◆ **Directive**:
Please repeat, word for word, everything in the records from the line containing "From the group" down to the line containing "which one is furthest", with both of those lines included.

======== Records shown

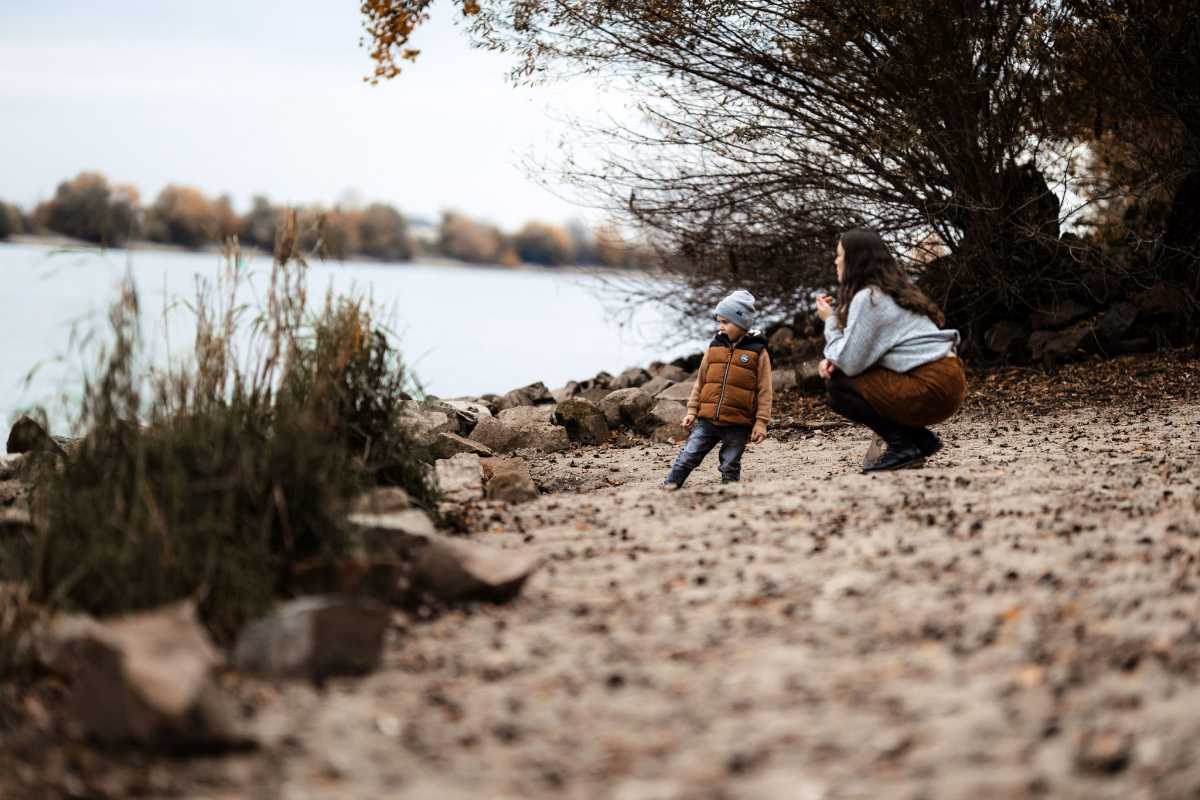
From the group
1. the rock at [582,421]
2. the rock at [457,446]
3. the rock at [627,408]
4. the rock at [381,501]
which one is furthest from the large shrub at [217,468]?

================
======== Records shown

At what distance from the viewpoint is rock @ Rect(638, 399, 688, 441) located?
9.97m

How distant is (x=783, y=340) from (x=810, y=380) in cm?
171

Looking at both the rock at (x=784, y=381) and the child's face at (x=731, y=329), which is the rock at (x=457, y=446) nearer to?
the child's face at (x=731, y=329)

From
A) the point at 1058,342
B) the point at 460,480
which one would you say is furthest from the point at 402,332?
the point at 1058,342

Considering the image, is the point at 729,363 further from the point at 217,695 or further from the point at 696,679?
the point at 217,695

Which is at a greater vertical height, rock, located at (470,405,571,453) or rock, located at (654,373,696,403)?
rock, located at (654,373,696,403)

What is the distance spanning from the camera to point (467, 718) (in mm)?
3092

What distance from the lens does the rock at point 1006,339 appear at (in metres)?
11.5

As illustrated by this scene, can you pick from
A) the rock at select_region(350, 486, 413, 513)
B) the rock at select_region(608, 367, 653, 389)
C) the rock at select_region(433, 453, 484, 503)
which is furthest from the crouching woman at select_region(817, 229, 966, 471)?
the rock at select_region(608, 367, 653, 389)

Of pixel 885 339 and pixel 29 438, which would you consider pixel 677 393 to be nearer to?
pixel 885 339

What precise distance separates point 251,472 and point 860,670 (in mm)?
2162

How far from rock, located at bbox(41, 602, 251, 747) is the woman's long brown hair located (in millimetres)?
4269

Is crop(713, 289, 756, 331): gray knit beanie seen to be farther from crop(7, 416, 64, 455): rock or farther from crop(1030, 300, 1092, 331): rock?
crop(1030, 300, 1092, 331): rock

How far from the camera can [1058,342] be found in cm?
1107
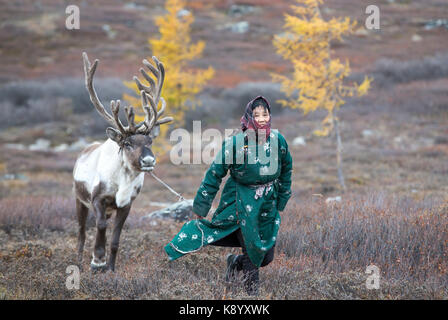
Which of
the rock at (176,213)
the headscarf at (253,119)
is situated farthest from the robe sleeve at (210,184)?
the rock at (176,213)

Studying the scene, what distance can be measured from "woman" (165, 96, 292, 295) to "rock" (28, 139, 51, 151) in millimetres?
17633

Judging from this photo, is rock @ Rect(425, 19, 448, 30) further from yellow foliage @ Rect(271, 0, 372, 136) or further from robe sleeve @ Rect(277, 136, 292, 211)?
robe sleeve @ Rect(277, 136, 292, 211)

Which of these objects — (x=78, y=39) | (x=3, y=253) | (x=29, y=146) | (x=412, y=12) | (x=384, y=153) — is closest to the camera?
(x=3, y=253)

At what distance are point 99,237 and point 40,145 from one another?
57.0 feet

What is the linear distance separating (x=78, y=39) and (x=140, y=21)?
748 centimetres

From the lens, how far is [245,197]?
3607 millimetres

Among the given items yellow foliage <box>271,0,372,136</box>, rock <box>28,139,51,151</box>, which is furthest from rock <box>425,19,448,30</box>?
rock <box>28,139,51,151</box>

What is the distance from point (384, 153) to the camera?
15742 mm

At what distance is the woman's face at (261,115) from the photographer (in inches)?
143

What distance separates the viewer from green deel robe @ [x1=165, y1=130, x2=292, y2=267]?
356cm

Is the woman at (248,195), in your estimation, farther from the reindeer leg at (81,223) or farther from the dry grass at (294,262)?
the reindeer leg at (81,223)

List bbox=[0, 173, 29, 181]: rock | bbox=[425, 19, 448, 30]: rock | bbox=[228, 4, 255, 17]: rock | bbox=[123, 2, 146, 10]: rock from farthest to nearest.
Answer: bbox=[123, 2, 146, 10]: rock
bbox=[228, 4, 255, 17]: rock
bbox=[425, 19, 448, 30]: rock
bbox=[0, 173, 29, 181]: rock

================
======== Records shown

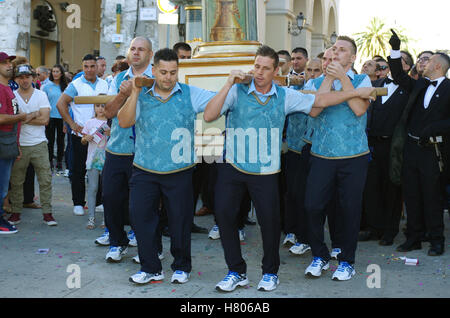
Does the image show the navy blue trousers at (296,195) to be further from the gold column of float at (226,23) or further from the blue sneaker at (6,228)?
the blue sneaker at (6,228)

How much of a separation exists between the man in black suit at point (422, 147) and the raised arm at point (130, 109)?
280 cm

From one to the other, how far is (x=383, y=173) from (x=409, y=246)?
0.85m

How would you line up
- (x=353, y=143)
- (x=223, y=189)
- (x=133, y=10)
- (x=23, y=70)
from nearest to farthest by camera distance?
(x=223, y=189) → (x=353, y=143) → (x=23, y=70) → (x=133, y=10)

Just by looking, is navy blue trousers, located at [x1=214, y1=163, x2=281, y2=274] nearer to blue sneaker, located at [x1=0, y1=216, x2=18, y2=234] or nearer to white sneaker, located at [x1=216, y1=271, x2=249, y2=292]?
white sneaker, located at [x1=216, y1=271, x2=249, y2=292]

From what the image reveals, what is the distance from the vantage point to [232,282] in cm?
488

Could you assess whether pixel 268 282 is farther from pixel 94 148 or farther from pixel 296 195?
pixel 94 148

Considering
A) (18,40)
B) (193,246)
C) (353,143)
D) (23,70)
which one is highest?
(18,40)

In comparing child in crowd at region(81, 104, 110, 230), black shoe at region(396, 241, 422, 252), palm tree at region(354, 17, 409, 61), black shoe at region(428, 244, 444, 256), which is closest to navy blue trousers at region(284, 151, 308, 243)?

================

◆ **Final result**:
From the group
1. the rock at [582,421]
2. the rock at [457,446]
3. the rock at [627,408]
4. the rock at [381,501]
which one is furthest from the large shrub at [217,468]?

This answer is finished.